The answer is yes; you did absolutely hear that right. I haven't checked the website recently, but certainly it was published in June on the Elections Canada website. If you go to their main site, then click on their COVID-19 tab, and read what they have there, you will see that they do draw attention to that power.
It doesn't take a lot of imagination to think of what would happen if the election results were substantially similar to the election results we saw in the last election. In 30 ridings across the country, you had Elections Canada saying that they just couldn't meet the administrative requirements of the election. Then you would have a situation where some party may be asked to form a government based on an incomplete House of Commons. The way those seats would have landed, or will ultimately land by the time whatever wave we're in passes, and Elections Canada is able to hold that election, could substantially change the balance of power in the House of Commons and which party could enjoy the confidence of the House of Commons in order to govern.
This is not an academic question. I think we can all imagine the worst-case scenario of how belligerent certain political actors might be on that point, and might rightly be. It seems to me that this would be a scenario where it's not just a case of blind partisanship, depending on the scenario. There could be real, legitimate concerns about whether you could really ask a party to form a government if there's an extant 30 seats, and we don't know how they are going to land. That could be the difference between having party A form a minority government, or party B having a majority government.

# Work instructions
- a) Answer these questions from the passage about Elections Canada.
(i) In what month was the material published on the Elections Canada website?
(ii) In how many ridings does the speaker picture Elections Canada being unable to meet the administrative requirements?
(iii) What two outcomes could the uncertain seats make the difference between?
- b) Based on the passage about Elections Canada, answer yes or no to each statement and quote the words that decide it.
(i) The speaker has looked at the website recently.
(ii) The speaker calls the matter an academic question.
(iii) The reader is told to click on a COVID-19 tab.
- c) List every step the passage about Elections Canada gives for finding the information on the Elections Canada website.

# Given entries
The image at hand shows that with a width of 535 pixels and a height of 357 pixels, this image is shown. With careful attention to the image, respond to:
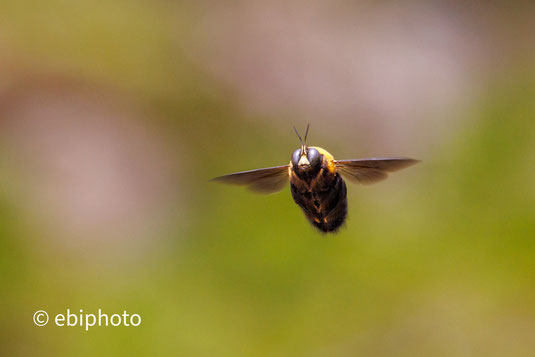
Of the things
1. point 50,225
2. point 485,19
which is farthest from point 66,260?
point 485,19

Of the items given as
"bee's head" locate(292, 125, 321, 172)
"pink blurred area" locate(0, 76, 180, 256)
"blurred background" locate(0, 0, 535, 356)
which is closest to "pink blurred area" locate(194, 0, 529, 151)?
"blurred background" locate(0, 0, 535, 356)

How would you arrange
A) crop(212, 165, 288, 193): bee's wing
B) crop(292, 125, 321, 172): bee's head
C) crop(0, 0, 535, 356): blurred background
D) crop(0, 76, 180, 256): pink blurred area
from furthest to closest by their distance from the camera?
crop(0, 76, 180, 256): pink blurred area < crop(0, 0, 535, 356): blurred background < crop(212, 165, 288, 193): bee's wing < crop(292, 125, 321, 172): bee's head

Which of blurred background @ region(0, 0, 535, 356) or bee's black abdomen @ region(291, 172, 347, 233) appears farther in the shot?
blurred background @ region(0, 0, 535, 356)

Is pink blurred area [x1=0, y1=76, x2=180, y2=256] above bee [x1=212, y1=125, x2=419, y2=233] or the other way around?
above

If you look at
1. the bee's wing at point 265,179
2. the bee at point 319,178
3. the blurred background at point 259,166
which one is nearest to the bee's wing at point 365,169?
the bee at point 319,178

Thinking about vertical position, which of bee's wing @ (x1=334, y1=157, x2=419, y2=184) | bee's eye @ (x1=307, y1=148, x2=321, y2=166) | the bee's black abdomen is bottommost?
the bee's black abdomen

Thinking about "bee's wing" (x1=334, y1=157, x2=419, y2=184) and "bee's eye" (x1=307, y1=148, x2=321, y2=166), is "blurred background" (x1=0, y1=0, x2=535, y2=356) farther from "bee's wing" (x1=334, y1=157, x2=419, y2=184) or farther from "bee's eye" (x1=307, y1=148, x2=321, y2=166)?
"bee's eye" (x1=307, y1=148, x2=321, y2=166)

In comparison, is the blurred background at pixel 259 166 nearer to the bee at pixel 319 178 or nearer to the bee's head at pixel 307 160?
the bee at pixel 319 178

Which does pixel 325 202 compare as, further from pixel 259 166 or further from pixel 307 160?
pixel 259 166
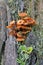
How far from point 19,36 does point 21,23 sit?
0.52 ft

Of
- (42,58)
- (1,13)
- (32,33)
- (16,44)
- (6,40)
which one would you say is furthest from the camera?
(1,13)

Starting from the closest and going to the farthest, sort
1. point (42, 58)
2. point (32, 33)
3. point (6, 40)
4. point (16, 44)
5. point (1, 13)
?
point (42, 58) → point (32, 33) → point (16, 44) → point (6, 40) → point (1, 13)

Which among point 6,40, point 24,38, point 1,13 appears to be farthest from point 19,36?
point 1,13

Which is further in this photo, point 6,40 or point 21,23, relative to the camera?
point 6,40

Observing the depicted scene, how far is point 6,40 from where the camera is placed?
11.2 feet

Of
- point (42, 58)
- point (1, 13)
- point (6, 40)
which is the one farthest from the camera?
point (1, 13)

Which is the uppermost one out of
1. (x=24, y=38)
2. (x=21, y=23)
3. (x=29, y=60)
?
(x=21, y=23)

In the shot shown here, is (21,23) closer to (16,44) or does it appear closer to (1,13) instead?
(16,44)

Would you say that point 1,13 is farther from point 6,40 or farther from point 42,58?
point 42,58

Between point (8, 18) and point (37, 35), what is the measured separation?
716 millimetres

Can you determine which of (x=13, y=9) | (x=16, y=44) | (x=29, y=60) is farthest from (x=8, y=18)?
(x=29, y=60)

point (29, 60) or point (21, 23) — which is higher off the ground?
point (21, 23)

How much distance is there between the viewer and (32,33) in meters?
2.92

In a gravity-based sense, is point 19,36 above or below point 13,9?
below
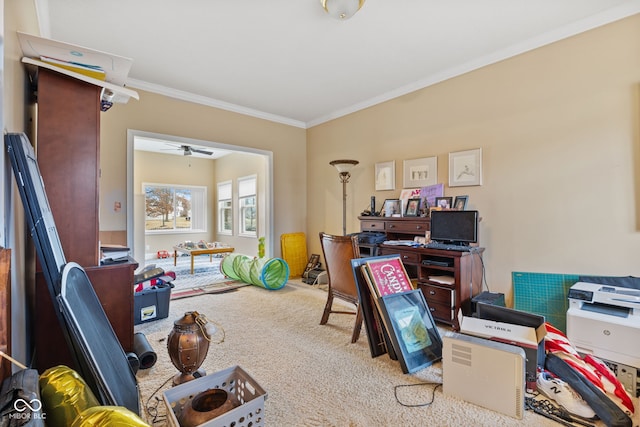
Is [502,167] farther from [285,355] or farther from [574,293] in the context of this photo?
[285,355]

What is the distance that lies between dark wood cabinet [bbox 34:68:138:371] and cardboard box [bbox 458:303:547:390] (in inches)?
100

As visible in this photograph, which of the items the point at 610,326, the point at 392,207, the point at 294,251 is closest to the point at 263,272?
the point at 294,251

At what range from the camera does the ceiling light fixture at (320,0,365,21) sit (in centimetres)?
227

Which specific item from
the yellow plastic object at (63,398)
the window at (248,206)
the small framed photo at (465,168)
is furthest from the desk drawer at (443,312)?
Answer: the window at (248,206)

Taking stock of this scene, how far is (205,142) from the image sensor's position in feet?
14.4

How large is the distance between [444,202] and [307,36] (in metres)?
2.29

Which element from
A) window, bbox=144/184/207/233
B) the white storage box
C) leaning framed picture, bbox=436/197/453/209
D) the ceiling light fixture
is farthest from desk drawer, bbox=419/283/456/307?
window, bbox=144/184/207/233

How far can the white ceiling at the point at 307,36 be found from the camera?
2.44m

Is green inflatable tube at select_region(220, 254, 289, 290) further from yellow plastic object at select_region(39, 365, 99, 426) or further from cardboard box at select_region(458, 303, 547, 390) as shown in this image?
yellow plastic object at select_region(39, 365, 99, 426)

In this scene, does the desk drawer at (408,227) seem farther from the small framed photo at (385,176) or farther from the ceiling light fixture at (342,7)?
the ceiling light fixture at (342,7)

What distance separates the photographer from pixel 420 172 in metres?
3.78

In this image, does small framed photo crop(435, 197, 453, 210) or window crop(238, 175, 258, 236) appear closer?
small framed photo crop(435, 197, 453, 210)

# Written responses
- a)
(i) June.
(ii) 30 ridings.
(iii) Party A forming a minority government, or party B having a majority government.

- b)
(i) No: "I haven't checked the website recently"
(ii) No: "This is not an academic question."
(iii) Yes: "then click on their COVID-19 tab"

- c)
Go to their main site.
Click on their COVID-19 tab.
Read what they have there.